Stephanie Lambring -- Hypocrite
Stephanie Lambring is the best songwriter you don’t know about. Lambring is an uncompromising lyricist, and she kneecaps us immediately with “Cover Girl,” a biting indictment of the beauty standards she was expected to upload when she first got to Nashville. It wasn’t until her stunning album Autonomy that Lambring took the reigns of her own life in hand and proved to the execs that there was more to her than a crystalline voice and sharp pen. (She gets into that on the sassy “Two-Faced.”)
Hypocrite exams its theme from a variety of angles. “Good Mother” addresses Lambring’s internal conflicts about motherhood, while “Purity Ring” is a pounding rocker that addresses the damage done by patriarchal condemnations of sexuality. Lambring hits upon her country roots with “Jasper,” a memorial to a small-town loner whom nobody got to know. The song stands out because it weaponizes country’s primary tropes of nostalgia and small-town values while painting a portrait of what happens to outsiders in these supposedly tight-knit communities.
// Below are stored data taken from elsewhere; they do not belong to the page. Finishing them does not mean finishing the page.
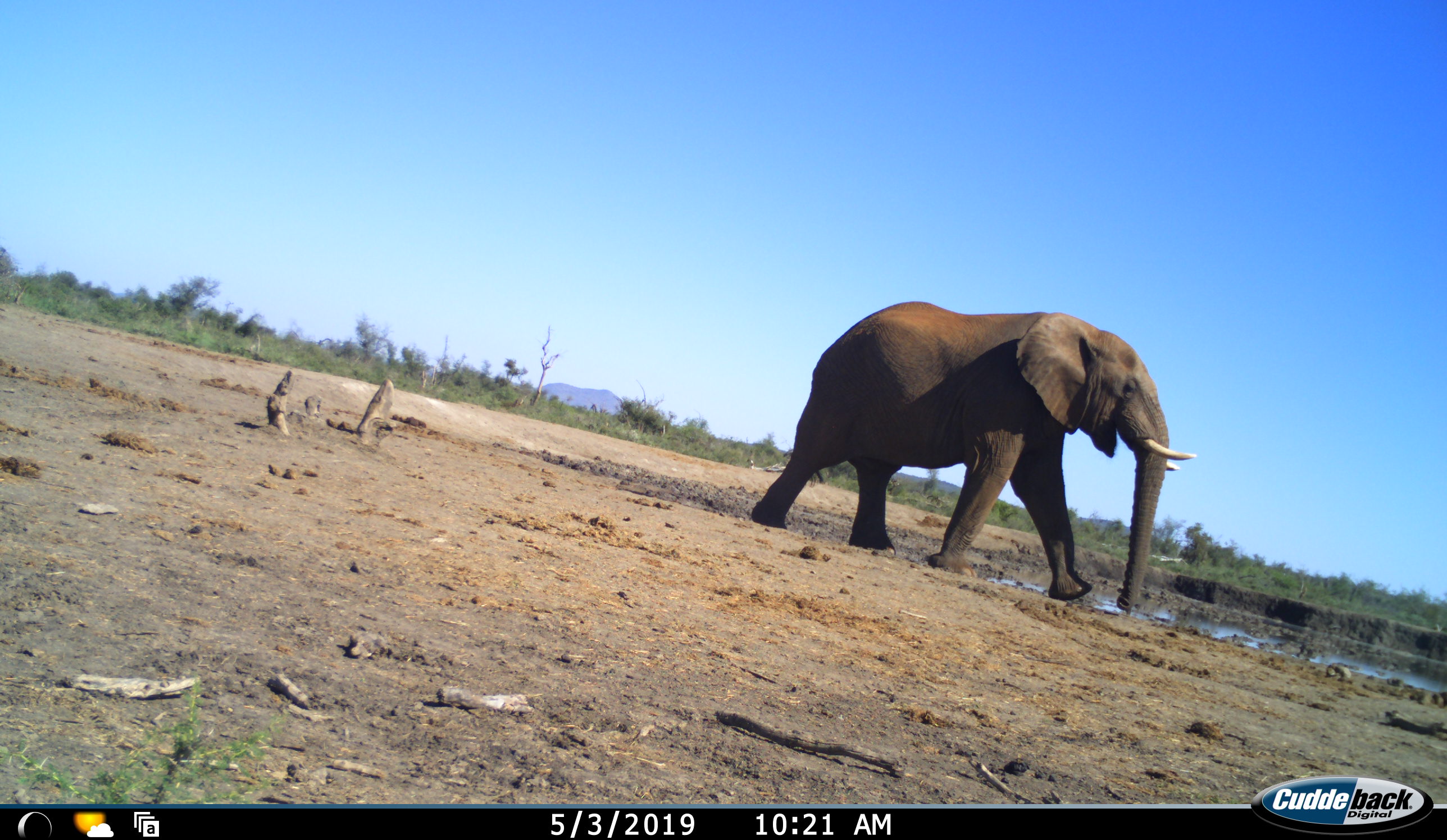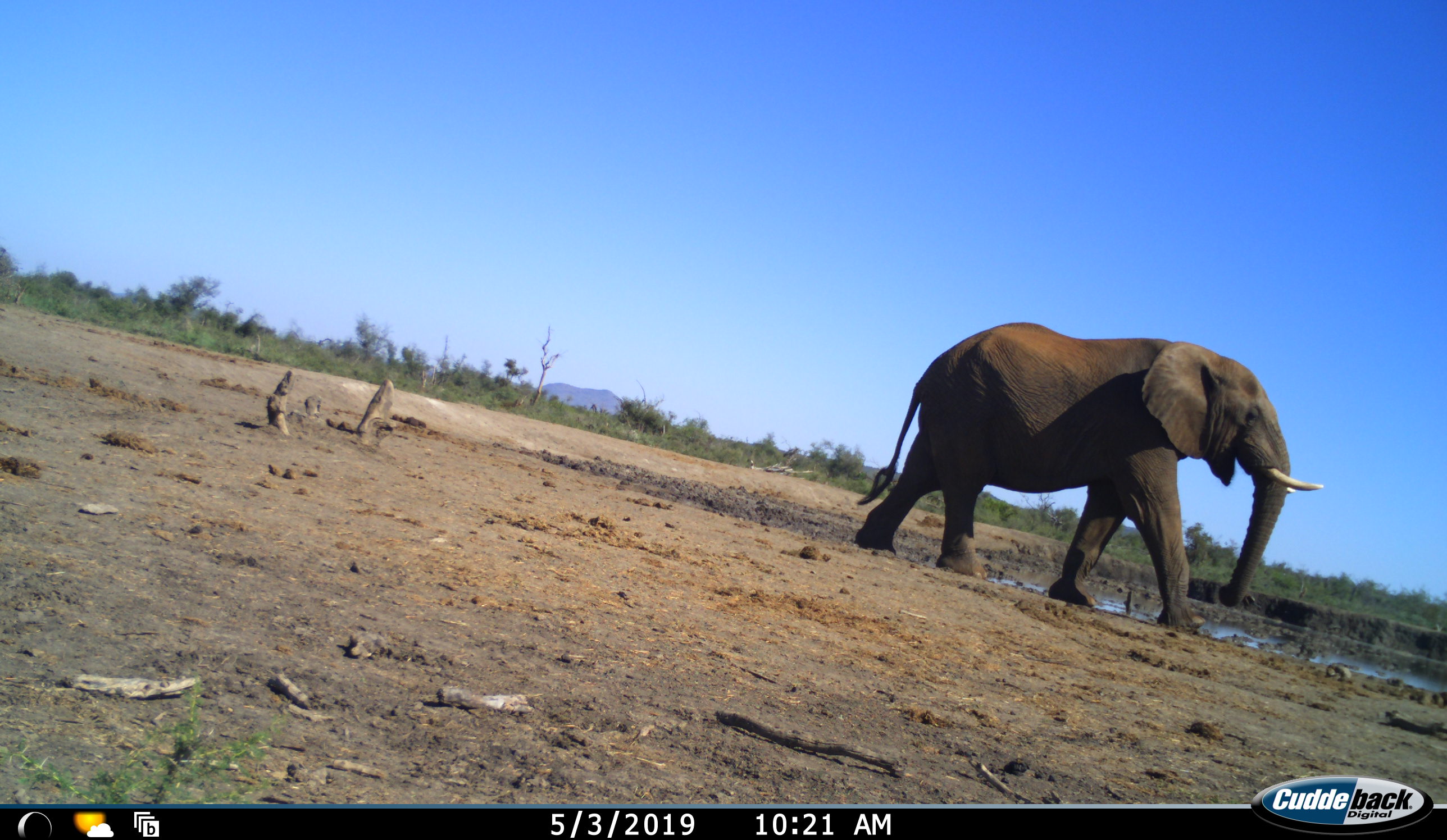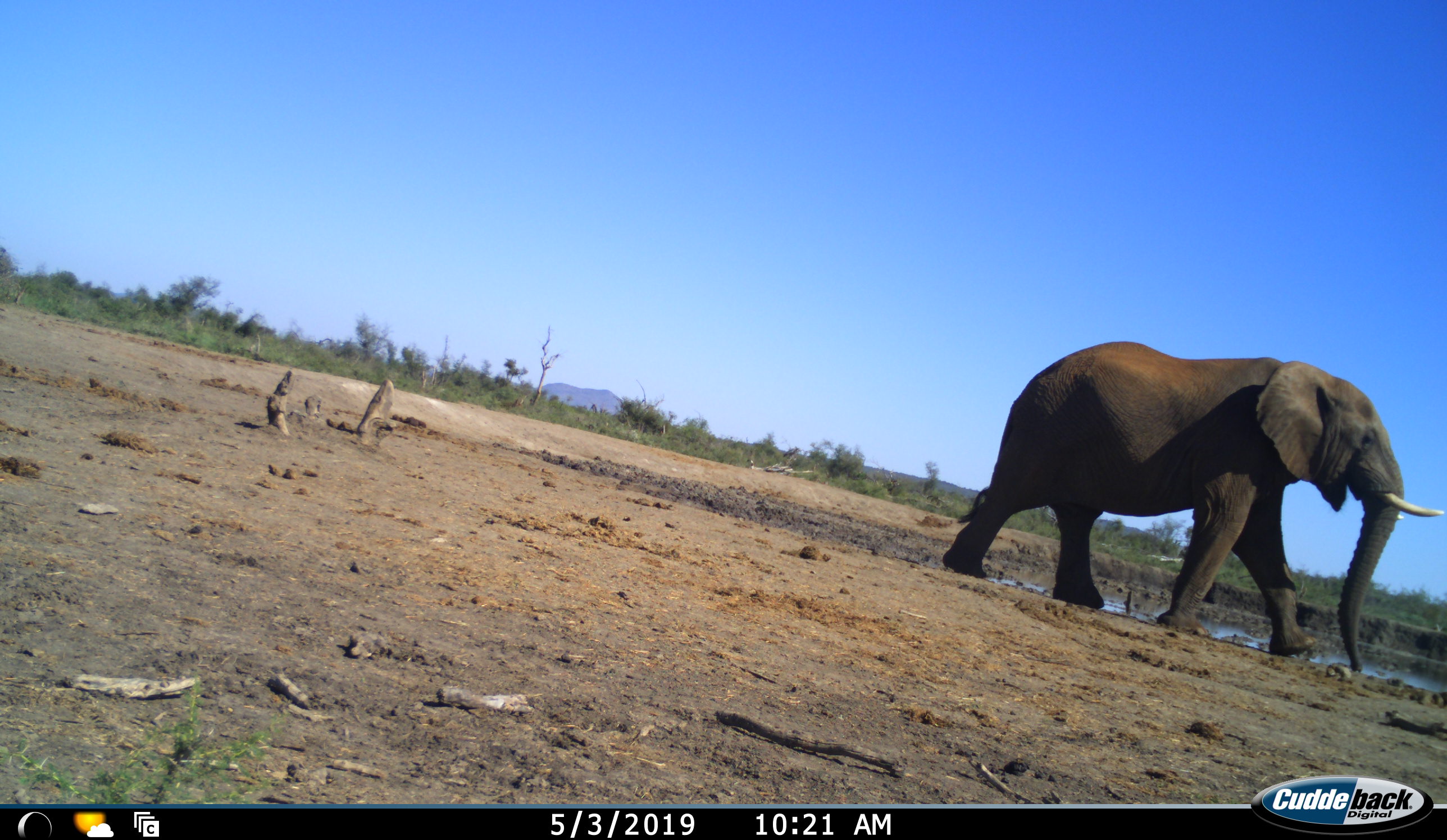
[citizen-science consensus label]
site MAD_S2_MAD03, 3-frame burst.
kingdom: Animalia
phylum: Chordata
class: Mammalia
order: Proboscidea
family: Elephantidae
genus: Loxodonta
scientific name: Loxodonta africana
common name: african bush elephant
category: elephant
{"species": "elephant (african bush elephant) (Loxodonta africana)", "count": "1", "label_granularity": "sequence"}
Lambring doesn’t spare criticism for herself, as the cutting “Mirror” shows. This album is a tour de force of the lies we tell ourselves, and Lambring puts them directly in front of our noses. Lamrbing isn’t so much judgment-free as she is reminding us that we should not be the ones casting the first stone, or even the second. Hypocrite isn’t for the faint of heart. When they said “three chords in the truth,” they weren’t prepared for Lambring.